[start of Excerpt to read]

# My website



## chris purvis (Feb 23, 2004)

it is finally done. take a look around and let me know what you think. 

http://www.freewebs.com/purvislofts/


----------



## Motherlodelofts (Oct 9, 2004)

Nice site and good job on the lofts Chris, you've been a busy young man !!! keep up the good work.


----------



## Reti (Jul 20, 2003)

Great website, and awsome loft.
Your birds are very beautiful and well cared for.

You did a great job.

Reti


----------



## chris purvis (Feb 23, 2004)

thanks....it has taken up a lot of time but it was worth it


----------



## SmithFamilyLoft (Nov 22, 2004)

*Purvis*

Good job Chris,

In years to come, we will be reading about PURVIS FAMILY LOFT !


----------



## feralpigeon (Feb 14, 2005)

Hey Chris,

You are a very industrious person and have created something beautiful that you will enjoy for years to come. 

fp


----------



## birdboy12 (Jul 27, 2004)

*nice site*

Hey Chris...very nice loft and web site.I really like how simple your loft is.But in a way it is like a pros loft....great set up,and nice looking birds.



KEEP UP THE GREAT WORK!!!!


----------



## PigeonSitter10 (Feb 18, 2005)

you Know I can not build a loft at all because i am ten but not to worry for me 
my granddad will come in october to help build a loft to breed my parakeets luis and clark.
you can read about them on my website.


----------



## rosey_love (Mar 21, 2004)

Im jelous!! good job on the coop!!


----------



## re lee (Jan 4, 2003)

Glad to see a young person develop such a interest in pigeons. Keep it up We need more young people coming into the sport


----------



## Victor (Dec 18, 2004)

*A Super Thumbs up Chris!*

ABSOLUTELY SUPURB PIGEON HOME! We plan on building one this summer.It probably will not be as nice as yours! You are a talented young man.Keep up the great work!  Oh, by the way the site is great too!

[end of Excerpt to read]
[start of Data]

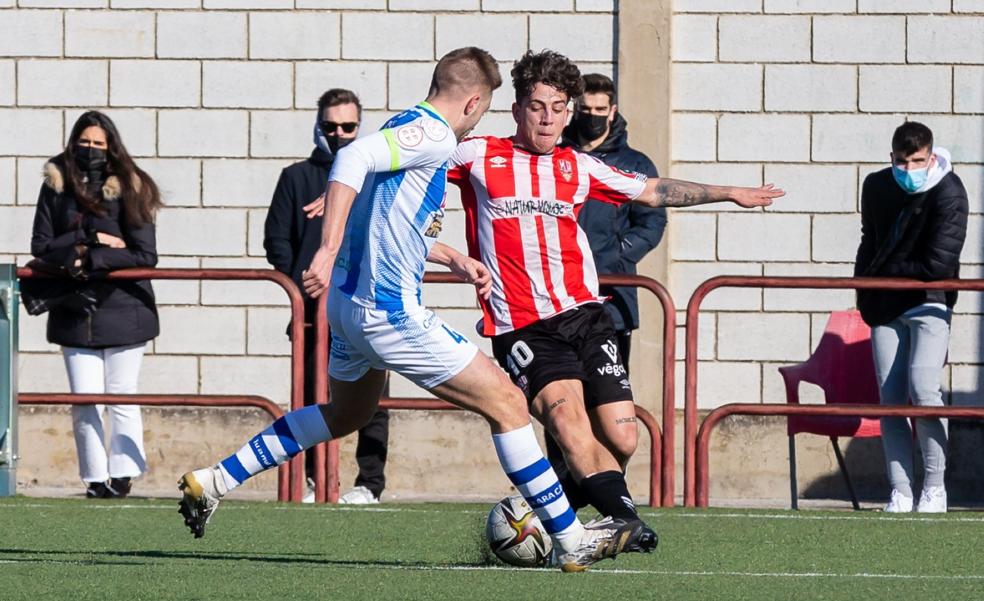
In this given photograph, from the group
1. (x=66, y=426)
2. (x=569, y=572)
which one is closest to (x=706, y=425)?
(x=569, y=572)

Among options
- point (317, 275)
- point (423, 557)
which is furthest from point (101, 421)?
point (317, 275)

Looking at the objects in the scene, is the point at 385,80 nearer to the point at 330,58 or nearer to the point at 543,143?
the point at 330,58

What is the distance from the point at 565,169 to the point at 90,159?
3351 mm

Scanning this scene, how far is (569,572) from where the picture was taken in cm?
652

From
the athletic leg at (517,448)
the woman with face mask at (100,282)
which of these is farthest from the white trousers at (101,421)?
the athletic leg at (517,448)

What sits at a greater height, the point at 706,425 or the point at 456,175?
the point at 456,175

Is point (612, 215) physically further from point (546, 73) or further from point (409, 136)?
point (409, 136)

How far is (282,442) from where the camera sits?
6.86 metres

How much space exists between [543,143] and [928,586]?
2.20 metres

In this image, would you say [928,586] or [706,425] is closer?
[928,586]

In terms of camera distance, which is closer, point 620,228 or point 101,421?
point 620,228

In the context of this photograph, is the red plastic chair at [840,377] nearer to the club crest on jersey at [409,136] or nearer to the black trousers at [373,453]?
the black trousers at [373,453]

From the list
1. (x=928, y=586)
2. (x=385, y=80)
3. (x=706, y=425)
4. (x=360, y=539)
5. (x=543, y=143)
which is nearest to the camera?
(x=928, y=586)

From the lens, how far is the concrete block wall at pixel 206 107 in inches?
475
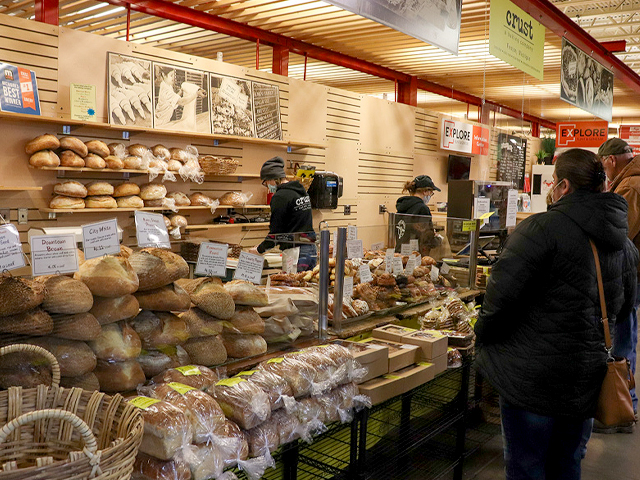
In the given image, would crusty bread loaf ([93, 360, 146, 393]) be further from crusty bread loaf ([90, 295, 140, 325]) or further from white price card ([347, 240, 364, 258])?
white price card ([347, 240, 364, 258])

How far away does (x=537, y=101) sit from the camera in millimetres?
11961

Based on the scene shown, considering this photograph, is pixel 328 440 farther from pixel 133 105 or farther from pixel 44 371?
pixel 133 105

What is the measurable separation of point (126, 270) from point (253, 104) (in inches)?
186

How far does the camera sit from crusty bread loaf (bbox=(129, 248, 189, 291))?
2002mm

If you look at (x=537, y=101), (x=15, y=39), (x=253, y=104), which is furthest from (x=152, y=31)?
(x=537, y=101)

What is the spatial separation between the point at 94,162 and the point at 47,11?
1.31 meters

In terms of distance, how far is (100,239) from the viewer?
6.13 feet

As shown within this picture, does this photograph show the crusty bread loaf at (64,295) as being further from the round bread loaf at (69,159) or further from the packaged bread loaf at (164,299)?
the round bread loaf at (69,159)

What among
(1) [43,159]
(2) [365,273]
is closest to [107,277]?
(2) [365,273]

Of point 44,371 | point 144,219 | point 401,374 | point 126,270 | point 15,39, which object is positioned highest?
point 15,39

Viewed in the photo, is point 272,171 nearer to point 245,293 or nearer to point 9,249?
point 245,293

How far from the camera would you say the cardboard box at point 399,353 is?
9.00ft

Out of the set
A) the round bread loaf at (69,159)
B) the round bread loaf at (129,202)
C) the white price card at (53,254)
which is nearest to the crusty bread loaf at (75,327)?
the white price card at (53,254)

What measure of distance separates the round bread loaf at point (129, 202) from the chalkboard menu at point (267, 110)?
1.67m
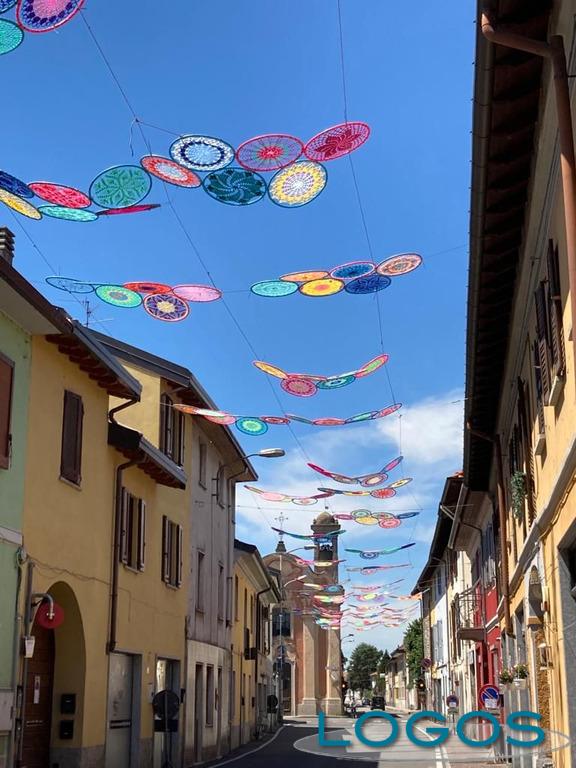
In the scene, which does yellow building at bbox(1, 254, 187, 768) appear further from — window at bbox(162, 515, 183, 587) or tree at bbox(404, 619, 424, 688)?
tree at bbox(404, 619, 424, 688)

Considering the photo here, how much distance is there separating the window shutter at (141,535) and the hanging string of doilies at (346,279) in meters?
8.78

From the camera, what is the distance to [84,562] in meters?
16.3

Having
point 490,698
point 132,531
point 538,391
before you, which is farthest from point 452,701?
point 538,391

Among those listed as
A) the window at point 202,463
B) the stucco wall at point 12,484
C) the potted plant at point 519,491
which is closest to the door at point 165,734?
the window at point 202,463

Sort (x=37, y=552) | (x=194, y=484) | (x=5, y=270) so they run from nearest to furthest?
(x=5, y=270) < (x=37, y=552) < (x=194, y=484)

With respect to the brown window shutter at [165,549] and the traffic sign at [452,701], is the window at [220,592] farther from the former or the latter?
the traffic sign at [452,701]

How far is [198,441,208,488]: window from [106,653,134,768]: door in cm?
789

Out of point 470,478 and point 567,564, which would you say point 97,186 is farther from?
point 470,478

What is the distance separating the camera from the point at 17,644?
521 inches

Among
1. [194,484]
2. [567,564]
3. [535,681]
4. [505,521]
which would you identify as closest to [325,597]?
[194,484]

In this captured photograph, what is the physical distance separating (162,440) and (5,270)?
1101cm

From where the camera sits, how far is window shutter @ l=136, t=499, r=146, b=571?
65.1ft

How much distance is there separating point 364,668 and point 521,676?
12552 centimetres

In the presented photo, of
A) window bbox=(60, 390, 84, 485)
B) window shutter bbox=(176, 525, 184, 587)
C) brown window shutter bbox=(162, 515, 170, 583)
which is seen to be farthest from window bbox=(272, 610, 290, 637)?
window bbox=(60, 390, 84, 485)
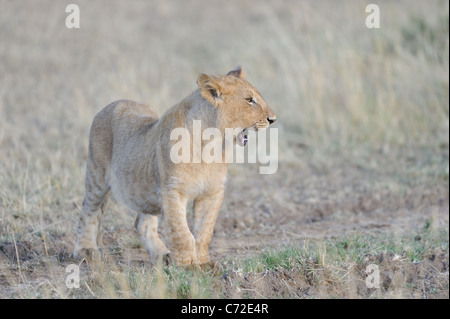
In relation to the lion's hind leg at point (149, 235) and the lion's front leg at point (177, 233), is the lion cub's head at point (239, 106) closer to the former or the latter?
the lion's front leg at point (177, 233)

[end of Data]

- Requirement 1 -
Translate this sentence from the forum thread about the pigeon loft website into Spanish: "Your birds are very beautiful and well cared for."
- Requirement 2 -
Pick out every line of the listing that contains the word "camera". Case counts.

- Task output 1 -
Tus aves son muy hermosas y están bien cuidadas.

- Task output 2 -
How far is (282,442) from where the camera sits?
In terms of camera distance, which is closer, point 620,228 or point 101,421?
which is nearest to the camera?
How far away does (x=537, y=101) sit from the camera in millimetres?
How far does the camera sit from crusty bread loaf (bbox=(129, 248, 189, 291))?
How far from the camera would you say the cardboard box at point 399,353 is?
From the camera, what is the distance to [84,562] in meters?
What is the distance separating the camera from the point at 17,644?
From where the camera sits, how far is window shutter @ l=136, t=499, r=146, b=571?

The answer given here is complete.